Is it time to get rid of the term ‘elective surgery’?
The term ‘elective surgery’ should be abandoned because it gives the false impression that some procedures are optional and can be delayed indefinitely, the Royal Australasian College of Surgeons says.
With lower tier surgeries repeatedly placed on hold throughout the pandemic, the college wants a national review of urgency categories to reduce the risk of future blanket bans on certain procedures.
The key issue is that procedures are not always categorised consistently, creating unfair outcomes for doctors and patients waiting for category 2 or 3 surgeries, it says.
The college has pointed to data from the Australian Institute of Health and Welfare showing 32% of patients were waiting over a year for knee replacements by January 2022 – up from 11% two years previously.
“COVID-19 shutdowns caused a significant deterioration in elective surgery waiting lists,” says RACS Councillor Professor Mark Frydenberg.
“The sector must be careful that the terminology used to define types of surgery does not result in the importance of these procedures being diminished, or be used to implicitly justify long waiting times
The college is yet to say what term should be used instead.
‘The system has failed’: Qld health minister pledges cash to stop RHD deaths
Queensland has ‘failed’ remote Indigenous children with rheumatic heart disease and needs to do more to prevent patients dying of the condition, the state’s health minister has conceded.

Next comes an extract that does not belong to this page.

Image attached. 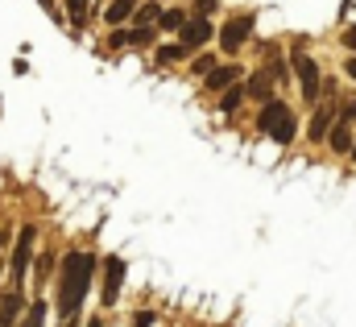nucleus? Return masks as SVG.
I'll use <instances>...</instances> for the list:
<instances>
[{"label": "nucleus", "mask_w": 356, "mask_h": 327, "mask_svg": "<svg viewBox=\"0 0 356 327\" xmlns=\"http://www.w3.org/2000/svg\"><path fill=\"white\" fill-rule=\"evenodd\" d=\"M95 282V257L91 253H67L63 257V278H58V319H75L83 298Z\"/></svg>", "instance_id": "f257e3e1"}, {"label": "nucleus", "mask_w": 356, "mask_h": 327, "mask_svg": "<svg viewBox=\"0 0 356 327\" xmlns=\"http://www.w3.org/2000/svg\"><path fill=\"white\" fill-rule=\"evenodd\" d=\"M257 129L266 133V137H273L277 145H290L294 141V112L286 108V104H277V99H266V108H261V116H257Z\"/></svg>", "instance_id": "f03ea898"}, {"label": "nucleus", "mask_w": 356, "mask_h": 327, "mask_svg": "<svg viewBox=\"0 0 356 327\" xmlns=\"http://www.w3.org/2000/svg\"><path fill=\"white\" fill-rule=\"evenodd\" d=\"M33 241H38V232L25 224L21 232H17V241H13V265H8V282H13V290H21L25 286V278H29V253H33Z\"/></svg>", "instance_id": "7ed1b4c3"}, {"label": "nucleus", "mask_w": 356, "mask_h": 327, "mask_svg": "<svg viewBox=\"0 0 356 327\" xmlns=\"http://www.w3.org/2000/svg\"><path fill=\"white\" fill-rule=\"evenodd\" d=\"M294 75H298V87H302V99L315 104L319 99V67H315V58L302 46L294 50Z\"/></svg>", "instance_id": "20e7f679"}, {"label": "nucleus", "mask_w": 356, "mask_h": 327, "mask_svg": "<svg viewBox=\"0 0 356 327\" xmlns=\"http://www.w3.org/2000/svg\"><path fill=\"white\" fill-rule=\"evenodd\" d=\"M249 33H253V13H245V17H232V21L220 29V46H224V54H236V50L249 42Z\"/></svg>", "instance_id": "39448f33"}, {"label": "nucleus", "mask_w": 356, "mask_h": 327, "mask_svg": "<svg viewBox=\"0 0 356 327\" xmlns=\"http://www.w3.org/2000/svg\"><path fill=\"white\" fill-rule=\"evenodd\" d=\"M120 282H124V261H120V257H104V294H99L104 307H116Z\"/></svg>", "instance_id": "423d86ee"}, {"label": "nucleus", "mask_w": 356, "mask_h": 327, "mask_svg": "<svg viewBox=\"0 0 356 327\" xmlns=\"http://www.w3.org/2000/svg\"><path fill=\"white\" fill-rule=\"evenodd\" d=\"M178 38H182V46H186V50L195 54V50H199V46L207 42V38H211V25H207V17H191V21H186V25L178 29Z\"/></svg>", "instance_id": "0eeeda50"}, {"label": "nucleus", "mask_w": 356, "mask_h": 327, "mask_svg": "<svg viewBox=\"0 0 356 327\" xmlns=\"http://www.w3.org/2000/svg\"><path fill=\"white\" fill-rule=\"evenodd\" d=\"M241 75H245V71L232 67V63H228V67H211V71H207V87H211V91H228L232 83H241Z\"/></svg>", "instance_id": "6e6552de"}, {"label": "nucleus", "mask_w": 356, "mask_h": 327, "mask_svg": "<svg viewBox=\"0 0 356 327\" xmlns=\"http://www.w3.org/2000/svg\"><path fill=\"white\" fill-rule=\"evenodd\" d=\"M154 42V29L149 25H137V29H129V33H112V46L120 50V46H149Z\"/></svg>", "instance_id": "1a4fd4ad"}, {"label": "nucleus", "mask_w": 356, "mask_h": 327, "mask_svg": "<svg viewBox=\"0 0 356 327\" xmlns=\"http://www.w3.org/2000/svg\"><path fill=\"white\" fill-rule=\"evenodd\" d=\"M327 141H332L336 154H353V129H348V120H336L327 129Z\"/></svg>", "instance_id": "9d476101"}, {"label": "nucleus", "mask_w": 356, "mask_h": 327, "mask_svg": "<svg viewBox=\"0 0 356 327\" xmlns=\"http://www.w3.org/2000/svg\"><path fill=\"white\" fill-rule=\"evenodd\" d=\"M332 125H336V108H332V104H323V108L315 112V120H311V141H323Z\"/></svg>", "instance_id": "9b49d317"}, {"label": "nucleus", "mask_w": 356, "mask_h": 327, "mask_svg": "<svg viewBox=\"0 0 356 327\" xmlns=\"http://www.w3.org/2000/svg\"><path fill=\"white\" fill-rule=\"evenodd\" d=\"M273 71H257V75H253V79H249V87H245V91H249V95H253V99H269V91H273Z\"/></svg>", "instance_id": "f8f14e48"}, {"label": "nucleus", "mask_w": 356, "mask_h": 327, "mask_svg": "<svg viewBox=\"0 0 356 327\" xmlns=\"http://www.w3.org/2000/svg\"><path fill=\"white\" fill-rule=\"evenodd\" d=\"M133 13H137V0H112V4H108V13H104V17H108V21H112V25H124V21H129V17H133Z\"/></svg>", "instance_id": "ddd939ff"}, {"label": "nucleus", "mask_w": 356, "mask_h": 327, "mask_svg": "<svg viewBox=\"0 0 356 327\" xmlns=\"http://www.w3.org/2000/svg\"><path fill=\"white\" fill-rule=\"evenodd\" d=\"M241 99H245V87H241V83H232V87L224 91V99H220V108H224V112L232 116V112L241 108Z\"/></svg>", "instance_id": "4468645a"}, {"label": "nucleus", "mask_w": 356, "mask_h": 327, "mask_svg": "<svg viewBox=\"0 0 356 327\" xmlns=\"http://www.w3.org/2000/svg\"><path fill=\"white\" fill-rule=\"evenodd\" d=\"M21 327H46V303H29V315L21 319Z\"/></svg>", "instance_id": "2eb2a0df"}, {"label": "nucleus", "mask_w": 356, "mask_h": 327, "mask_svg": "<svg viewBox=\"0 0 356 327\" xmlns=\"http://www.w3.org/2000/svg\"><path fill=\"white\" fill-rule=\"evenodd\" d=\"M67 13L75 25H88V0H67Z\"/></svg>", "instance_id": "dca6fc26"}, {"label": "nucleus", "mask_w": 356, "mask_h": 327, "mask_svg": "<svg viewBox=\"0 0 356 327\" xmlns=\"http://www.w3.org/2000/svg\"><path fill=\"white\" fill-rule=\"evenodd\" d=\"M182 25H186V13H182V8L162 13V29H182Z\"/></svg>", "instance_id": "f3484780"}, {"label": "nucleus", "mask_w": 356, "mask_h": 327, "mask_svg": "<svg viewBox=\"0 0 356 327\" xmlns=\"http://www.w3.org/2000/svg\"><path fill=\"white\" fill-rule=\"evenodd\" d=\"M182 54H191L182 42H178V46H162V50H158V63H175V58H182Z\"/></svg>", "instance_id": "a211bd4d"}, {"label": "nucleus", "mask_w": 356, "mask_h": 327, "mask_svg": "<svg viewBox=\"0 0 356 327\" xmlns=\"http://www.w3.org/2000/svg\"><path fill=\"white\" fill-rule=\"evenodd\" d=\"M137 25H149V21H158V4H137Z\"/></svg>", "instance_id": "6ab92c4d"}, {"label": "nucleus", "mask_w": 356, "mask_h": 327, "mask_svg": "<svg viewBox=\"0 0 356 327\" xmlns=\"http://www.w3.org/2000/svg\"><path fill=\"white\" fill-rule=\"evenodd\" d=\"M50 269H54V257L46 253V257L38 261V273H33V278H38V282H50Z\"/></svg>", "instance_id": "aec40b11"}, {"label": "nucleus", "mask_w": 356, "mask_h": 327, "mask_svg": "<svg viewBox=\"0 0 356 327\" xmlns=\"http://www.w3.org/2000/svg\"><path fill=\"white\" fill-rule=\"evenodd\" d=\"M211 13H216V0H199L195 4V17H211Z\"/></svg>", "instance_id": "412c9836"}, {"label": "nucleus", "mask_w": 356, "mask_h": 327, "mask_svg": "<svg viewBox=\"0 0 356 327\" xmlns=\"http://www.w3.org/2000/svg\"><path fill=\"white\" fill-rule=\"evenodd\" d=\"M154 324H158L154 311H137V327H154Z\"/></svg>", "instance_id": "4be33fe9"}, {"label": "nucleus", "mask_w": 356, "mask_h": 327, "mask_svg": "<svg viewBox=\"0 0 356 327\" xmlns=\"http://www.w3.org/2000/svg\"><path fill=\"white\" fill-rule=\"evenodd\" d=\"M216 67V58H195V75H207Z\"/></svg>", "instance_id": "5701e85b"}, {"label": "nucleus", "mask_w": 356, "mask_h": 327, "mask_svg": "<svg viewBox=\"0 0 356 327\" xmlns=\"http://www.w3.org/2000/svg\"><path fill=\"white\" fill-rule=\"evenodd\" d=\"M340 120H348V125L356 120V99H348V104H344V112H340Z\"/></svg>", "instance_id": "b1692460"}, {"label": "nucleus", "mask_w": 356, "mask_h": 327, "mask_svg": "<svg viewBox=\"0 0 356 327\" xmlns=\"http://www.w3.org/2000/svg\"><path fill=\"white\" fill-rule=\"evenodd\" d=\"M344 46H348V50H356V25H353V29H344Z\"/></svg>", "instance_id": "393cba45"}, {"label": "nucleus", "mask_w": 356, "mask_h": 327, "mask_svg": "<svg viewBox=\"0 0 356 327\" xmlns=\"http://www.w3.org/2000/svg\"><path fill=\"white\" fill-rule=\"evenodd\" d=\"M348 75H353V79H356V58H353V63H348Z\"/></svg>", "instance_id": "a878e982"}, {"label": "nucleus", "mask_w": 356, "mask_h": 327, "mask_svg": "<svg viewBox=\"0 0 356 327\" xmlns=\"http://www.w3.org/2000/svg\"><path fill=\"white\" fill-rule=\"evenodd\" d=\"M4 245H8V237H4V232H0V253H4Z\"/></svg>", "instance_id": "bb28decb"}, {"label": "nucleus", "mask_w": 356, "mask_h": 327, "mask_svg": "<svg viewBox=\"0 0 356 327\" xmlns=\"http://www.w3.org/2000/svg\"><path fill=\"white\" fill-rule=\"evenodd\" d=\"M88 327H104V324H99V319H91V324H88Z\"/></svg>", "instance_id": "cd10ccee"}, {"label": "nucleus", "mask_w": 356, "mask_h": 327, "mask_svg": "<svg viewBox=\"0 0 356 327\" xmlns=\"http://www.w3.org/2000/svg\"><path fill=\"white\" fill-rule=\"evenodd\" d=\"M42 4H46V8H50V0H42Z\"/></svg>", "instance_id": "c85d7f7f"}, {"label": "nucleus", "mask_w": 356, "mask_h": 327, "mask_svg": "<svg viewBox=\"0 0 356 327\" xmlns=\"http://www.w3.org/2000/svg\"><path fill=\"white\" fill-rule=\"evenodd\" d=\"M63 327H71V319H67V324H63Z\"/></svg>", "instance_id": "c756f323"}, {"label": "nucleus", "mask_w": 356, "mask_h": 327, "mask_svg": "<svg viewBox=\"0 0 356 327\" xmlns=\"http://www.w3.org/2000/svg\"><path fill=\"white\" fill-rule=\"evenodd\" d=\"M353 158H356V145H353Z\"/></svg>", "instance_id": "7c9ffc66"}]
</instances>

The message comes amid a multi-year coronial investigation into the deaths of three women from the community of Doomadgee in the Gulf of Carpentaria.

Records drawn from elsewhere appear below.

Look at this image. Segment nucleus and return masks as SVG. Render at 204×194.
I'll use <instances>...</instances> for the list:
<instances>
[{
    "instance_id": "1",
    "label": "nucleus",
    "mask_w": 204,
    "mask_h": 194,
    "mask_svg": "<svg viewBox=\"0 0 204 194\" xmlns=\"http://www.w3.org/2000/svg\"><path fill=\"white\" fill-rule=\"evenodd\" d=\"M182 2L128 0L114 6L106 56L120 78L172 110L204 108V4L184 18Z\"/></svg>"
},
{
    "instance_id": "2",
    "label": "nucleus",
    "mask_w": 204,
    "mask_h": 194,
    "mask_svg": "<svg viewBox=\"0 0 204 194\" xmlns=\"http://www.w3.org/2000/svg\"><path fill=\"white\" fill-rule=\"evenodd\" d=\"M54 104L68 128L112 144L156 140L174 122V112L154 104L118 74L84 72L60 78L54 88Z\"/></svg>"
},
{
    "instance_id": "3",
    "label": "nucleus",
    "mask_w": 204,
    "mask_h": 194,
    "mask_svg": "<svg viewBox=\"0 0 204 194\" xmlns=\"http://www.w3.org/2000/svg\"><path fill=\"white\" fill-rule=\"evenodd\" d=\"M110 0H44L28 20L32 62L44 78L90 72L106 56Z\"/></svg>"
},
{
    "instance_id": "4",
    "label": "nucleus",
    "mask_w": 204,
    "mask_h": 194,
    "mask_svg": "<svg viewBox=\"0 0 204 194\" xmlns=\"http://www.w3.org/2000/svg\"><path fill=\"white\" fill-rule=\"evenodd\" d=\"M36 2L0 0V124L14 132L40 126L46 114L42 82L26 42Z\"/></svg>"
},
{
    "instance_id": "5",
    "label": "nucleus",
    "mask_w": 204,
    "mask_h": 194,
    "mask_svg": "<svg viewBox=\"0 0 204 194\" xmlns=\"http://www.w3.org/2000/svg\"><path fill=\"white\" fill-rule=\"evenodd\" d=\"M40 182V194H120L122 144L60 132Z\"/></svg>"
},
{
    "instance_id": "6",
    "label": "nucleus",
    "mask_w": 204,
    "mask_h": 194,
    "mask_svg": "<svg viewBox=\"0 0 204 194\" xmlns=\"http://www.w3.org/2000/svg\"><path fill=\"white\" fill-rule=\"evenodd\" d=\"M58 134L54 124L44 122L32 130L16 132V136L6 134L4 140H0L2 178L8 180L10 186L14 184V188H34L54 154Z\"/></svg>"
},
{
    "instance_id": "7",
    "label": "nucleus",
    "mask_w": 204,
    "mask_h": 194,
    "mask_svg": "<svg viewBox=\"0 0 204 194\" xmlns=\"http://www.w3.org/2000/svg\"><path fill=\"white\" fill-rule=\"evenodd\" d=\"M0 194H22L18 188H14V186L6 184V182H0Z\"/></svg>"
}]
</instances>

Queensland’s Coroner’s Court has already established the women – Yvette “Betty” Booth, 18, Adele “Sandy” Diamond, 37, and Shakaya George, 17 – all died of RHD, which has a prevalence 582 times higher in Indigenous patients than the general population.
The final stage of the inquiry – an inquest into the deaths – will be held in July.
But Queensland Minister for Health Yvette D’Ath says it is already clear that changes are needed and has pledged to spend $7.38 million on disease prevention and community health upgrades.
“We failed these kids, the system, the whole system,” she said last month.
“I’m not going to criticise the health workers at Doomadgee. They do an incredibly hard job. But this system failed.”
NPS MedicineWise calls for review on its funding
The future of NPS MedicineWise is under a cloud because the service has lost almost its entire Federal Government funding, its CEO says.
It follows the federal budget announcement back in March that the NPS would no longer receive uncontested funding to promote quality use of medicines, a cut of around $25 million annually.
The money will instead go to the Australian Commission on Safety and Quality in Health Care (ACSQHC), which will also take over the service’s website and the MedicineInsight dataset and.
The Practice Review letters sent to doctors comparing their prescribing of PBS-listed medicines with others in their specialty are also now expected to come from the commission.
NPS MedicineWise CEO Katherine Burchfield says the decision is a mistake.
“We are disappointed and concerned with what this means for Australia at a time when quality and safe use of medicines is listed as a national health priority,” she says.
“While there is no doubt that the ACSQHC has a key role to play in quality use of medicines, and has strong capabilities and networks, it performs a different role and function in the health system to that of NPS MedicineWise.”
“The two organisations should work together, using their different strengths and levers, to enact change.”
She said the service had contacted Minister for Health Greg Hunt to request he reconsider.